Hükmün davacı ile davalılardan ... Genel Müdürlüğü vekillerince temyiz edilmesi üzerine temyiz isteğinin süresinde olduğu anlaşıldıktan sonra düzenlenen raporla dosyadaki kağıtlar okundu, işin gereği düşünüldü ve aşağıdaki karar verildi.
KARAR
1-Dosyadaki temyiz kapsam ve sebeplerine göre; davacı vekilinin tüm, davalı ... Genel Müdürlüğü vekilinin aşağıdaki bendin kapsamı dışındaki diğer temyiz itirazlarının reddine karar verilmiştir.
2-Dava, 22/05/2009 tarihli iş kazasından kaynaklı sürekli iş göremezlik nedeniyle sigortalının maddi ve manevi zararlarının giderilmesi istemine ilişkindir.

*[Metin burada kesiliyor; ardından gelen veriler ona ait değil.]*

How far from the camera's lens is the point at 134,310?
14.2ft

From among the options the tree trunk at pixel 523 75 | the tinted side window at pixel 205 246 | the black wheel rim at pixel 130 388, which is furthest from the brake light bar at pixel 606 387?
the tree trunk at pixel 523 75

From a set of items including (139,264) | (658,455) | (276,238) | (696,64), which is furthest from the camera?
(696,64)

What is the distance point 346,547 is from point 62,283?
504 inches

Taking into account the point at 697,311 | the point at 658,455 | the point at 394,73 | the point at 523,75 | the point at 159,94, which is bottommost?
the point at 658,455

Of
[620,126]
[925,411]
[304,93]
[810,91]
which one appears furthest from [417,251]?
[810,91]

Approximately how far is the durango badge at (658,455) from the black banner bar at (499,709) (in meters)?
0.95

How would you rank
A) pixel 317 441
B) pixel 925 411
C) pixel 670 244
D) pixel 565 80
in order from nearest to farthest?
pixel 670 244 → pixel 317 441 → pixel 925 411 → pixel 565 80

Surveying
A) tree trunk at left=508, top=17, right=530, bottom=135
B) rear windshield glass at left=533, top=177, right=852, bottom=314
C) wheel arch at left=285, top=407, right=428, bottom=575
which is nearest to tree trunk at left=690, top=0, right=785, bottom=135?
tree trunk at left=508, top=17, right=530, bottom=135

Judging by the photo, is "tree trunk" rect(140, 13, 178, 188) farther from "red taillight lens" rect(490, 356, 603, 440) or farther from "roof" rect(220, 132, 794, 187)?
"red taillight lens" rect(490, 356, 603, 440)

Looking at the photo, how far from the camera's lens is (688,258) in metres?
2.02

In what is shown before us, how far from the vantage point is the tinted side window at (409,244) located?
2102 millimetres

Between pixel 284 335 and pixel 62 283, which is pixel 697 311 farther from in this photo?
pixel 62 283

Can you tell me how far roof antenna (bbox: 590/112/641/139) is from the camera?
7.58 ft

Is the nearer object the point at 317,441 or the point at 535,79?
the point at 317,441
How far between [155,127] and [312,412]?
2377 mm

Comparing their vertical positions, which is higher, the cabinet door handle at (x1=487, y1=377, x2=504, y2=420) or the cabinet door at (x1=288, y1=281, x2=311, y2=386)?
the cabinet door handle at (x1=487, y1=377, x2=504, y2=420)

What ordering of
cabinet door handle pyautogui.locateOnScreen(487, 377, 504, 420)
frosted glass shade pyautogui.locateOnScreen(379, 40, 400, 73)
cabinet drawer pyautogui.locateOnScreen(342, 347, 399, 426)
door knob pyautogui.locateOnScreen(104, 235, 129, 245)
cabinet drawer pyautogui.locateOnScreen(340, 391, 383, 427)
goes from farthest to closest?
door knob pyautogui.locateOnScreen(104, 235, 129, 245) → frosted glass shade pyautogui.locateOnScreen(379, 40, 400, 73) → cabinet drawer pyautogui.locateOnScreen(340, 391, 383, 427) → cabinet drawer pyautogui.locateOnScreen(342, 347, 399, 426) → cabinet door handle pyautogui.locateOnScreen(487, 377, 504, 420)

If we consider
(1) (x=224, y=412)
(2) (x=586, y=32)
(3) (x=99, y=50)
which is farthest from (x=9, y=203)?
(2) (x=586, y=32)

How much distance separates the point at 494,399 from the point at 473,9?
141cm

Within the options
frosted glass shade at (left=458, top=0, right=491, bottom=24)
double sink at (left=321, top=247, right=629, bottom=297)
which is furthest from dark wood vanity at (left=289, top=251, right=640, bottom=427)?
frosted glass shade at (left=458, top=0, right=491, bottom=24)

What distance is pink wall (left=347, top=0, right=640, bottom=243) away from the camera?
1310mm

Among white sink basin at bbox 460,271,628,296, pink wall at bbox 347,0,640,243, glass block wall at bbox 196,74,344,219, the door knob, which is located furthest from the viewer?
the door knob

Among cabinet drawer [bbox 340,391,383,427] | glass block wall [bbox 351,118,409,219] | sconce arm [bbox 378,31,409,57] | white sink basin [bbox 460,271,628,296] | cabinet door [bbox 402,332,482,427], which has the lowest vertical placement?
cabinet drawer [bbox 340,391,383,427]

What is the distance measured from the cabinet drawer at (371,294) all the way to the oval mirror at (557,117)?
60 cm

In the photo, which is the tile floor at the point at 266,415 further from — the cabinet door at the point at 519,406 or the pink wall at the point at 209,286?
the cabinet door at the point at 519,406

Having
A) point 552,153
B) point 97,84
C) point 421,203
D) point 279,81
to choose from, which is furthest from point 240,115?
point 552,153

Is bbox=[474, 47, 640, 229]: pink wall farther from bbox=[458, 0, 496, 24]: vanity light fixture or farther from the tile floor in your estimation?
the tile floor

Mahkemece, Dairemizin 2016/4175 esas ve 2017/6932 karar sayılı Bozma ilamı öncesinde 1000 TL maddi tazminatın kaza tarihi olan 22/05/2009 tarihinden itibaren yasal faizi ile birlikte davalılardan müştereken ve müteselsilen alınarak davacıya verilmesine, fazlaya dair istemin ise reddine hükmedilmiş; akabinde Yerel Mahkemece Dairemiz Bozma İlamına uyulmuş ve taleple bağlı şekilde 89556,35 TL maddi tazminatın kaza tarihi olan 22/05/2009 tarihinden itibaren yasal faizi ile birlikte davalılardan müştereken ve müteselsilen alınarak davacıya verilmesine, dava açma hakkı saklı kalmak kaydıyla manevi tazminata ilişkin ıslah talebinin ise reddine karar verilmiş ve fakat Dairemiz Bozma İlamına uygun şekilde hüküm tesis edilmemiştir.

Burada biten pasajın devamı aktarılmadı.